October 22, 2008 - 11:18am

More evidence that it's not just the uninsured clogging up our ERs. It's the whole flawed health care system clogging up the ERs.

A study in the Journal of the American Medical Association, described in USA Today, shows that emergency room crowding has multiple causes. Yes the uninsured are part of the problem, and in some cities they are a big part of the problem, but typically the uninsured try to avoid ERs because they are so expensive.

"There's a myth that the emergency department provides free care," JAMA co-author Manya Newton, an ER physician at the University of Michigan, told the newspaper. "Yes, we see anyone who shows up at the door, but when we see you, we will send you a bill. The uninsured don't want to pay thousands of dollars to come in for the sniffles." In fact, the study found that a higher proportion of people with public insurance including Medicare and Medicaid are more likely to use the emergency room. (Medicare patients are of course age 65 and older, or disabled, and naturally the aging population is more likely to get sick than the young and healthier population. But good primary care, chronic disease management and advanced care planning reduce ER use even amongst older and frailer patients.)

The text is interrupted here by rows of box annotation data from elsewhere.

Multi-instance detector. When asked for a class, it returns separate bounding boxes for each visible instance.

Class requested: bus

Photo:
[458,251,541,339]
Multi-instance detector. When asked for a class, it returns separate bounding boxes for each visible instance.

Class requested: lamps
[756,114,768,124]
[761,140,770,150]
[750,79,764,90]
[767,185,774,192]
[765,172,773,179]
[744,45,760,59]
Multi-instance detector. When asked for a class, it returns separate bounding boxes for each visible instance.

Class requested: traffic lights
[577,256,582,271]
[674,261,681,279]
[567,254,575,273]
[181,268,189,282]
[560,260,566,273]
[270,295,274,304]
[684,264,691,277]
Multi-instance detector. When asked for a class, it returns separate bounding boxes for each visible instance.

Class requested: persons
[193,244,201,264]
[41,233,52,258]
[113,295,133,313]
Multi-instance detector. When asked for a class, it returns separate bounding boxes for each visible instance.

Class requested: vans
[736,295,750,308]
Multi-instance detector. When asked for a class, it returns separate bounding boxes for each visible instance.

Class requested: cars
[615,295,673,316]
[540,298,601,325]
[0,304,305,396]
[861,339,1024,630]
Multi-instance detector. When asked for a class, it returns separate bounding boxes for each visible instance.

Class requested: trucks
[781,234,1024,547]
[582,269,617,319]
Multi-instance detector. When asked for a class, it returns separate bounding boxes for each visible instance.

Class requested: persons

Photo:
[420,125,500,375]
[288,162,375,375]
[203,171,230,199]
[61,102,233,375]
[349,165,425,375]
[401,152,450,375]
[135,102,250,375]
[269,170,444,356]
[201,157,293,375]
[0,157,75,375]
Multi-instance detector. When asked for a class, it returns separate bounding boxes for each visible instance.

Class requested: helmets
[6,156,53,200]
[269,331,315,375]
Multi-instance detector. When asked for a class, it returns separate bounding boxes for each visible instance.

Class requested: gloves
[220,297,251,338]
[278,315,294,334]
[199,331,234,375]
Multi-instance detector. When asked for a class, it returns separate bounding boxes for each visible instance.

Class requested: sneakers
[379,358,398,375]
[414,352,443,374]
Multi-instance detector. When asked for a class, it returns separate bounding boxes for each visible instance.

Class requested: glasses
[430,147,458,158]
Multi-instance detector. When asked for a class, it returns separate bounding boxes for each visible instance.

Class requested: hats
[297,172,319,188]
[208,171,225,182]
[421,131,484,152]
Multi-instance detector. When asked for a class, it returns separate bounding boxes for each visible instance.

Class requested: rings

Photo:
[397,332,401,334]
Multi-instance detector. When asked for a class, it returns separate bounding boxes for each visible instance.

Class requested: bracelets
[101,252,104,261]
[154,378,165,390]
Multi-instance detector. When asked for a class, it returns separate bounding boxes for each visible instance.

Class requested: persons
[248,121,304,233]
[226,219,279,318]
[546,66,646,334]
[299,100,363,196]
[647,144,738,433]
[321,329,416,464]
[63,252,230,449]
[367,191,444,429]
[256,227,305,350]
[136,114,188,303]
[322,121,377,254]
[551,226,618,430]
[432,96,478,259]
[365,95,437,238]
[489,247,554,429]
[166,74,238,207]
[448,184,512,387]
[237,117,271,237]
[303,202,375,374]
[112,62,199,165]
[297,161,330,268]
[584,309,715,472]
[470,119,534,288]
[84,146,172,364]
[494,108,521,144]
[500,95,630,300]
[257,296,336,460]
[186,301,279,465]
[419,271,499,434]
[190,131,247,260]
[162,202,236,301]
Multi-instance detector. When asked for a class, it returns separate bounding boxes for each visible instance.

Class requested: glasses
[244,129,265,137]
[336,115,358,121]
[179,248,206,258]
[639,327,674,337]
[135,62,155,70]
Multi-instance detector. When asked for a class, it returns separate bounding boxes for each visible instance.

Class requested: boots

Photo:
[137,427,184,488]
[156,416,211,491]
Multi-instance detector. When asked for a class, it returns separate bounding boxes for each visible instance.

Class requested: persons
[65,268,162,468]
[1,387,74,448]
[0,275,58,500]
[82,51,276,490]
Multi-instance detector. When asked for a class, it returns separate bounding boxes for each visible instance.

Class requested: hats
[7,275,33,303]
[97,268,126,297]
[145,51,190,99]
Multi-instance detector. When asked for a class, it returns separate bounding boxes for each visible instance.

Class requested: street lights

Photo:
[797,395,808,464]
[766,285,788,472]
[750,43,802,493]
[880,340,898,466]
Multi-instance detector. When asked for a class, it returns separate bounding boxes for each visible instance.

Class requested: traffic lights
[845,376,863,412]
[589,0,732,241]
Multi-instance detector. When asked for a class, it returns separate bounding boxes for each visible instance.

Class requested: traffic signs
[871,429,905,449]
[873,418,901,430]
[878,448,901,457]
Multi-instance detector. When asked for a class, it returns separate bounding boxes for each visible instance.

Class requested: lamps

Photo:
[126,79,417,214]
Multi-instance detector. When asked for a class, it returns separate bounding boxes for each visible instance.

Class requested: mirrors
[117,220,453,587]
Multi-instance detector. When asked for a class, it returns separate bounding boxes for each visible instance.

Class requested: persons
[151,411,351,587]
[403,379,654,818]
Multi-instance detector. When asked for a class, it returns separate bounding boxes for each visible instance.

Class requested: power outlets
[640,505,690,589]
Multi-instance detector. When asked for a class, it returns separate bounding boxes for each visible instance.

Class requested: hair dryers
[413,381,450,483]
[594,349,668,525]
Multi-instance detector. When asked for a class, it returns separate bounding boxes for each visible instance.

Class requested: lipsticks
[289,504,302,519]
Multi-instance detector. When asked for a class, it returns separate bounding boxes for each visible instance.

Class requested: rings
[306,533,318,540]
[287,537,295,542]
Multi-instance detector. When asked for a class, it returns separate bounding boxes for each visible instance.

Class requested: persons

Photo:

As readers of our blog know, other reasons for emergency room crowding are lack of access to primary care doctors (particularly during off hours). "We need to strengthen access to care in the community, regardless of what type of insurance people have," Ann O'Malley of the Center for Health System Change said. "It's misdirected to make the uninsured the bad guys."

Researchers have also identified "patient flow" as an ER chokepoint. That refers to the the process of admitting and releasing other patients in the hospital, making room for folks who need to be admitted from the Emergency Department. If there's no bed, patients wait in the ER, which in turns adds to the ER crowding, wait time and backlog. A shortage of psychiatric beds is also a factor.